Members of the Think Kidneys Primary Care Working Group developed a range of scenarios in order to help identify steps to be taken by both the Clinical Pathology Service and Primary Care in response to AKI Warning Stage results. The scenarios were written with a level of precision that reflected day-to-day clinical care. It was not possible to test all possible scenarios that might exist in every day practice. However, key variables to consider when responding to AKI Warning Stage Test Results, which we tested through the RAND process included:
- What is the stage of AKI?
- Is there a history of acute illness?
- Does the patient have existing significant co-morbidities and risk factors?
- AKI Warning Stage Test Results in the context of Chronic Health Failure
- AKI Warning Stage Test Results in the context of Chronic Kidney Disease
- Has there been a recent increase in dose of diuretics, ACE Inhibitors, Angiotensin Receptor Blockers or Aldosterone Antagonists?
- Is Intrinsic Renal Disease suspected?
- Is urinary tract obstruction suspected?
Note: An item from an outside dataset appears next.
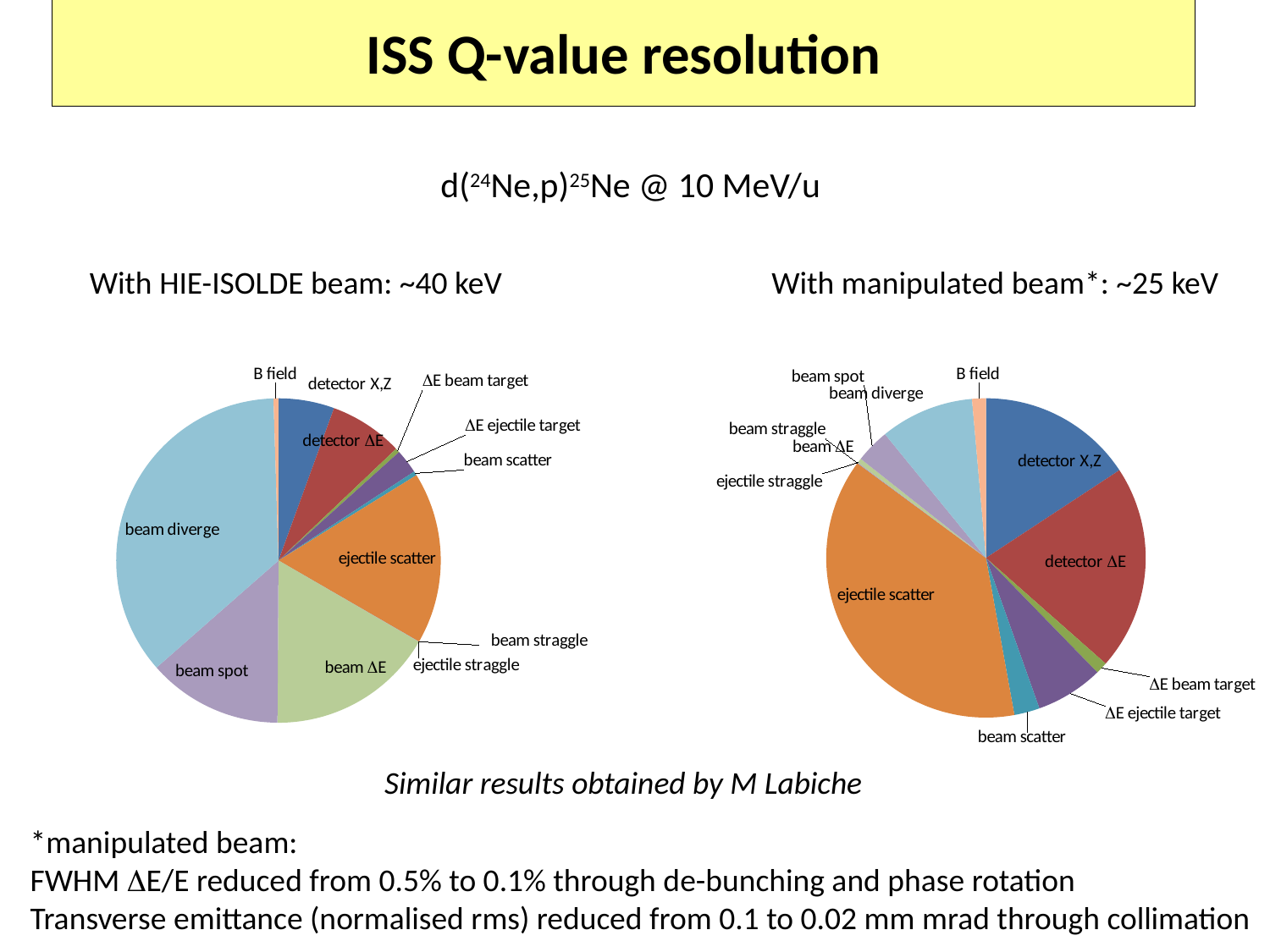
How many slices does the right chart (With manipulated beam*: ~25 keV) have? 12 How many slices does the left chart (With HIE-ISOLDE beam: ~40 keV) have? 12 In the right chart (With manipulated beam*: ~25 keV), which slice is larger: ejectile scatter or detector ΔE? ejectile scatter In the right chart (With manipulated beam*: ~25 keV), which category has the largest slice? ejectile scatter In the left chart (With HIE-ISOLDE beam: ~40 keV), which slice is larger: beam diverge or beam spot? beam diverge In the left chart (With HIE-ISOLDE beam: ~40 keV), which slice is larger: ejectile scatter or beam spot? ejectile scatter What kind of chart is the left chart (With HIE-ISOLDE beam: ~40 keV)? pie chart How many pie charts are shown on the slide? 2 What is the heading above the right pie chart? With manipulated beam*: ~25 keV What kind of chart is the right chart (With manipulated beam*: ~25 keV)? pie chart In the left chart (With HIE-ISOLDE beam: ~40 keV), which category has the largest slice? beam diverge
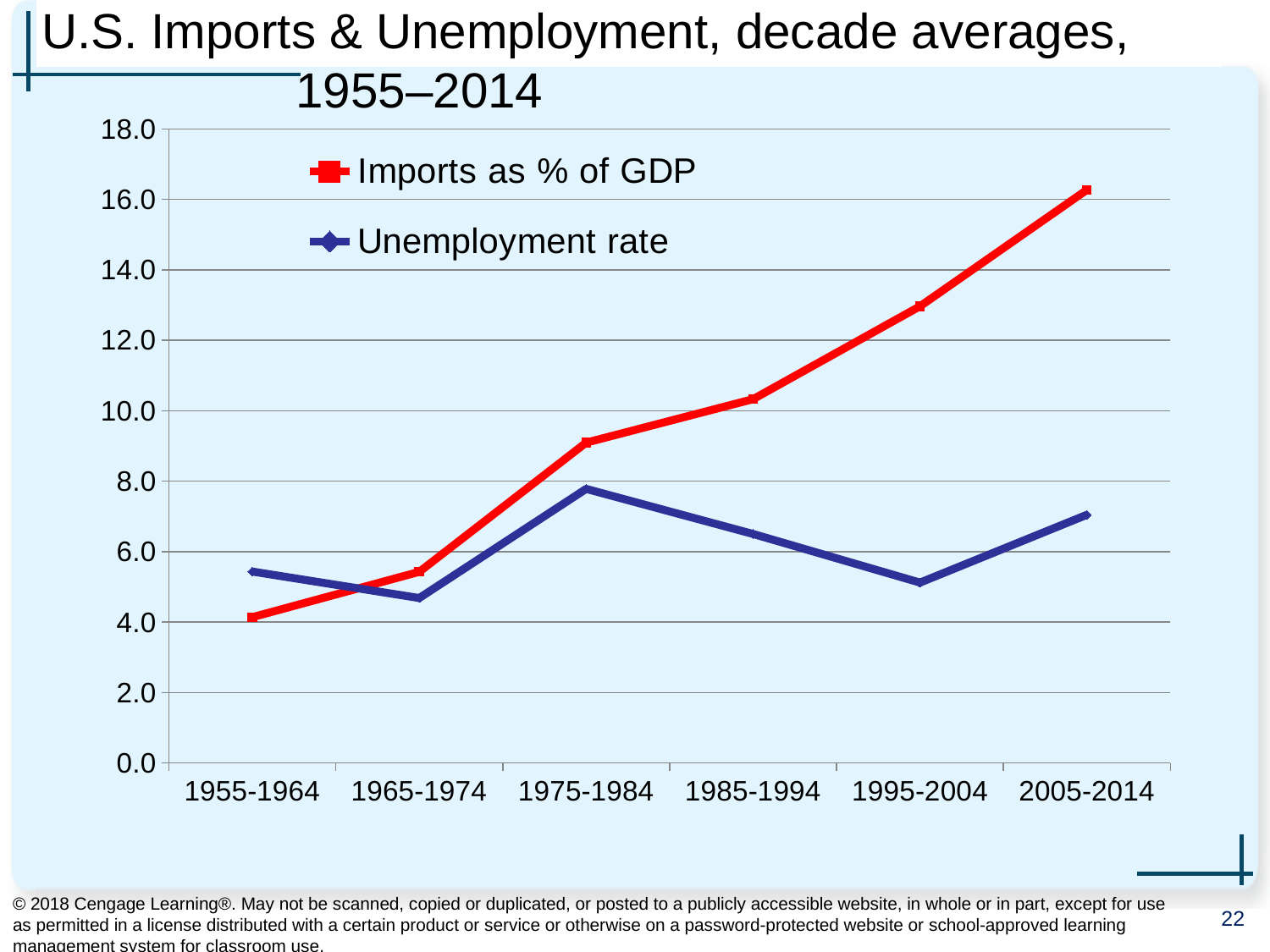
Is the value for Imports as % of GDP in 2005-2014 greater or less than 14.0? greater How many series does the legend list? 2 Does Imports as % of GDP rise or fall across the periods from 1955-1964 to 2005-2014? rise In which period is the Unemployment rate highest? 1975-1984 In which period is Imports as % of GDP highest? 2005-2014 In 1985-1994, which is higher: Imports as % of GDP or the Unemployment rate? Imports as % of GDP In which period is the Unemployment rate lowest? 1965-1974 Is the Unemployment rate in 1975-1984 greater or less than 6.0? greater What kind of chart is shown on the slide? line chart In 1955-1964, which is higher: Imports as % of GDP or the Unemployment rate? Unemployment rate In which period is Imports as % of GDP lowest? 1955-1964 How many decade periods are shown on the x axis? 6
- Are there any complicating factors?
- Hyperkalaemia
- Is there evidence of poor oral intake/urine output
We will know within a few weeks how much consensus we have achieved. We intend that the outputs from the clinical biochemistry section will influence national policy on communication of abnormal test results (e.g. which results should be phoned through). The outputs from the clinical scenarios will be used, along with other sources of information, to develop a ‘Handy Guide’ for primary care. In order to ensure that the guidance document fits with every day clinical practice, we plan to present and seek feedback from Clinical Commissioning Groups and Patient Safety Collaboratives. We then intend to publish the guide on the Think Kidneys Website and welcome comment – watch this space…
To sum up, does your brain still hurt? Have you still got room to spare? If so, we welcome your input to minimise information burden and maximise the potential for AKI Warning Stage Test Results to support safe and effective care. We’ve got five years…!
References
- Mehta RL, Cerdá J, Burdmann EA, Tonelli M, García-García G, Jha V, Susantitaphong P, Rocco M, Vanholder R, Sever MS et al: International Society of Nephrology’s 0by25 initiative for acute kidney injury (zero preventable deaths by 2025): a human rights case for nephrology. The Lancet, 385(9987):2616-2643.
- England N: The Forward View into Action: Planning for 2015/16. In.: NHS England Publications; 2014.
- Wang HE, Muntner P, Chertow GM, Warnock DG: Acute Kidney Injury and Mortality in Hospitalized Patients. American Journal of Nephrology 2012, 35(4):349-355.
- Selby NM, Kolhe NV, McIntyre CW, Monaghan J, Lawson N, Elliott D, Packington R, Fluck RJ: Defining the Cause of Death in Hospitalised Patients with Acute Kidney Injury. PLoS ONE 2012, 7(11):e48580.
- May C, Montori VM, Mair FS: We need minimally disruptive medicine. BMJ 2009, 339:b2803.
- Fitch K BS, Aguilar MD, Burnand B, LaCalle JR, Lazaro P, van het Loo M, McDonnell J, Vader JP, Kahan JP: The RAND/UCLA Appropriateness Method User’s Manual. Santa Monica: RAND; 2001.
- McCartney M, Treadwell J: The RCGP’s new standing group on overdiagnosis. BMJ 2014, 349.